5:49 PM 
After several heavy breaths, my heartbeat finally came to normal 50-60. Another day of work. 
I snapped close my MacBook, and all the loads on my shoulders went away. 
Finally, no more fire to put out, no important people to flatter, just some time alone.
Carefully packed up, said bye to anyone still in the office, put on my jacket, and walked into the cold rain.
Lana de Ray was singing: “You took my sadness out of context, at the Mariners Apartment Complex”, and I was walking on the street like I was the hottest supermodel. 
Found a comfortable spot on the Red Line, I started to put down all my things and dug out my yarns and needles, and started knitting. 
By comfortable, I mean a hard cold chair with people from both sides trying to invade your personal space. But I was not angry, actually, I felt a little guilty about saying, I was happy.
Knitting is such a good tool to kill time with. It is repetitive but not. It requires thinking but not. It helps me get into a state of Zen.
When I was knitting, my brain was directing what to knit next, but at the same time, it was going through all the things I have done today, this week, and the past of my life. 
It is like when I go to bed, I am always thinking. But that’s the thing, there are things that always require thinking, and if you figure it out, you can go to sleep.
It is always fun to do a little stretch. You can see people’s eye suddenly looked away when you looked back at them. This makes me smuggle.
This always makes me wonder, what are they thinking of me? 
Are they thinking: Ugh, another college art kid
Or they are thinking: This fucking faggot!
It always interests me. I can see some people are not happy with what I am doing but they cannot say it out loud, and I am enjoying their sufferings. 
I am a born performer. Even if I don’t have an audience.

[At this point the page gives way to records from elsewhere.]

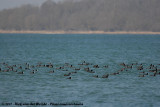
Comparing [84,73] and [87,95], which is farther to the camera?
[84,73]

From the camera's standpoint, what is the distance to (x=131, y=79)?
27.0m

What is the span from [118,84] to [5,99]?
8954 millimetres

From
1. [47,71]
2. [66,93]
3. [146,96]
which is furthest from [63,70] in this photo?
[146,96]

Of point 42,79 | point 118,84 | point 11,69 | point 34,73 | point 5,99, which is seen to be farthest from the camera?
point 11,69

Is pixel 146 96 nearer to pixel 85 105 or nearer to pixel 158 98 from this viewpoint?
pixel 158 98

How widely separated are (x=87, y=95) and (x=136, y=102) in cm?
327

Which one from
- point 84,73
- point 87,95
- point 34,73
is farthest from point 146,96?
point 34,73

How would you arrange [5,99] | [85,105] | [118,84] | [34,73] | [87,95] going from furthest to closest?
[34,73] → [118,84] → [87,95] → [5,99] → [85,105]

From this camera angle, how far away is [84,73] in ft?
100

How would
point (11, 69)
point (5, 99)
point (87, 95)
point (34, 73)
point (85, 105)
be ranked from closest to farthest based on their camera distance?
point (85, 105), point (5, 99), point (87, 95), point (34, 73), point (11, 69)

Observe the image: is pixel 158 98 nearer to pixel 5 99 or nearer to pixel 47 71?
pixel 5 99

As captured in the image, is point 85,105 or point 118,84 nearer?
point 85,105

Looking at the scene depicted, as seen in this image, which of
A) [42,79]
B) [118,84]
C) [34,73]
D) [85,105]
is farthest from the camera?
[34,73]

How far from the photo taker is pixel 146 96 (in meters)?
20.6
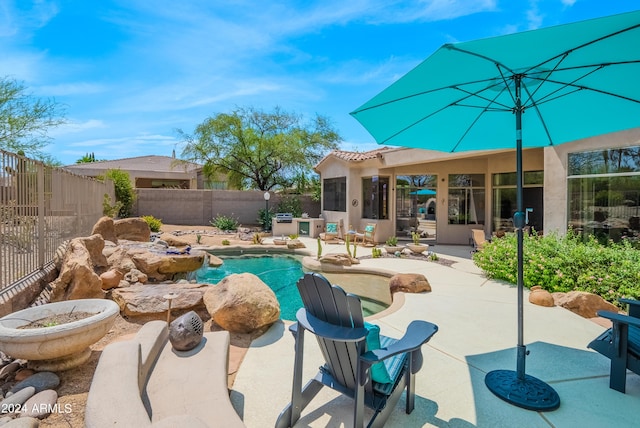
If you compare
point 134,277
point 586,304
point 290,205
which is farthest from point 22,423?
point 290,205

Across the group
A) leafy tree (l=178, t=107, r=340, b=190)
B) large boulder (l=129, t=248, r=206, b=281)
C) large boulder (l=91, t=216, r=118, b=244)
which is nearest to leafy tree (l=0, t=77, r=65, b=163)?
leafy tree (l=178, t=107, r=340, b=190)

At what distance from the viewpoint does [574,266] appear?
19.2 ft

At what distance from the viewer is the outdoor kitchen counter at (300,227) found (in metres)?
15.5

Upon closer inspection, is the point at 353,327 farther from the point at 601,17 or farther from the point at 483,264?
the point at 483,264

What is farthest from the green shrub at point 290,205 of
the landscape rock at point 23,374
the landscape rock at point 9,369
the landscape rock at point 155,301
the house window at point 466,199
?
the landscape rock at point 23,374

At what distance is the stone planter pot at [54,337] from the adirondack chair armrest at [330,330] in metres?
1.92

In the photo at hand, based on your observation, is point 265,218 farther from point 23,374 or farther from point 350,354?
point 350,354

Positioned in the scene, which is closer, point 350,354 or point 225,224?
point 350,354

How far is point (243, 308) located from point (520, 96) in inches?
143

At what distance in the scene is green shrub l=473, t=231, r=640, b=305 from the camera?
520 centimetres

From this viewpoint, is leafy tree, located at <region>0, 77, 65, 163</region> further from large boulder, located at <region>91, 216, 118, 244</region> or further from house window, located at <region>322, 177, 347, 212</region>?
house window, located at <region>322, 177, 347, 212</region>

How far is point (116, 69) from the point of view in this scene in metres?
10.5

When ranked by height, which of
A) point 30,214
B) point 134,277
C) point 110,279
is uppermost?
point 30,214

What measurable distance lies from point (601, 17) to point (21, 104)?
64.2 feet
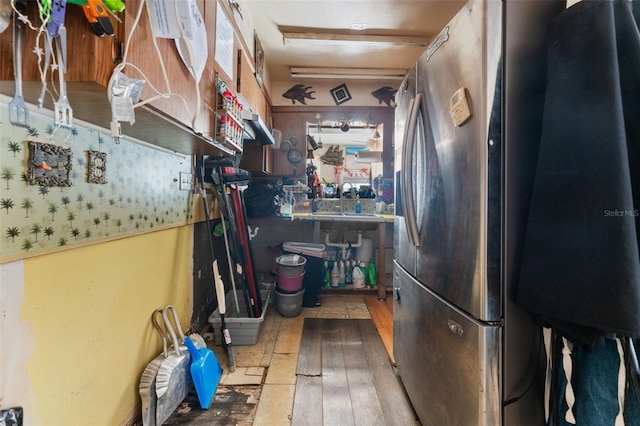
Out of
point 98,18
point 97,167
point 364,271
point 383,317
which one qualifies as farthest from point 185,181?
point 364,271

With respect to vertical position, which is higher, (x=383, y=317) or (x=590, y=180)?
(x=590, y=180)

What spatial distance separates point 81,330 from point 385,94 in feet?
10.6

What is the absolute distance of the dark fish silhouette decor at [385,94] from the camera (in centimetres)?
310

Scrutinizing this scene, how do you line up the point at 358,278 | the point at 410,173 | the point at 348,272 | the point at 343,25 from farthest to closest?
the point at 348,272, the point at 358,278, the point at 343,25, the point at 410,173

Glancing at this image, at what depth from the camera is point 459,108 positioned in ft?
2.88

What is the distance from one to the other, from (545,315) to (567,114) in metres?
0.52

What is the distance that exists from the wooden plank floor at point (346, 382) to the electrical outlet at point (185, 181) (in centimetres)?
132

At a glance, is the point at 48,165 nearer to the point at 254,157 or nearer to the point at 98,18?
the point at 98,18

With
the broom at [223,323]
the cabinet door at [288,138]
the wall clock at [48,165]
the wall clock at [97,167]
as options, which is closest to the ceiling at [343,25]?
the cabinet door at [288,138]

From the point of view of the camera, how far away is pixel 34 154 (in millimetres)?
759

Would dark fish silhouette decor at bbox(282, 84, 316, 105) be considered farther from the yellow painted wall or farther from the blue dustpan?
the blue dustpan

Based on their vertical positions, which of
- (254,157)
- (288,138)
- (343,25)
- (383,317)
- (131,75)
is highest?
(343,25)

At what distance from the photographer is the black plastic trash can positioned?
2.58 m

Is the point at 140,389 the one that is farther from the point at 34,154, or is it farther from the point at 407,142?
the point at 407,142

Fuck, it’s Downtown Crossing.
I rushed out of the train, and hurriedly put my yarns in the bags, and grabbed the work I am doing, passing through the whole platform. 
Businessmen, students, hipsters, old, young chatting, calling each other and swarmed out from another platform, along with beggars shake their plastic cup full of coins, training braking, becomes the perfect example of chaos.
I fought my way to the another platform, to wait for another train.
I like to lean on one of the piles, and face to the direction where the train come from, and knit. 
The piles created a perfect half-public spaces to divide all the passengers. Sometimes, it forces people standing in it to look at each other. This is my favorite moment. 
Sometime, I feel like it becomes too crowded, I pick a bench and sit down and keep knitting.
And there is a moment, what I am doing doesn’t matter any more. I just blend into the crowd.
From this point on, there is no identity, no brief, no color, and there are only humans. 
After-note
This piece is the mid-term homework of my elective: Beginning fabrics. After the first 2 classes, I was so attracted by knitting, I start to knit on my commuting to my work (I was working at iAdvize as an intern)

One day when I was traveling back home, I was knitting on the train, and an old lady, presumedly from China, asked me who was I knitting for. I chuckled and said I wasn't knitting for anyone, I was just free-knitting. And then she added: "Do you know its women's work?" 

This interaction inspired me to make this piece. I want to use this to defy all the stereotypes and celebrate art and diversity.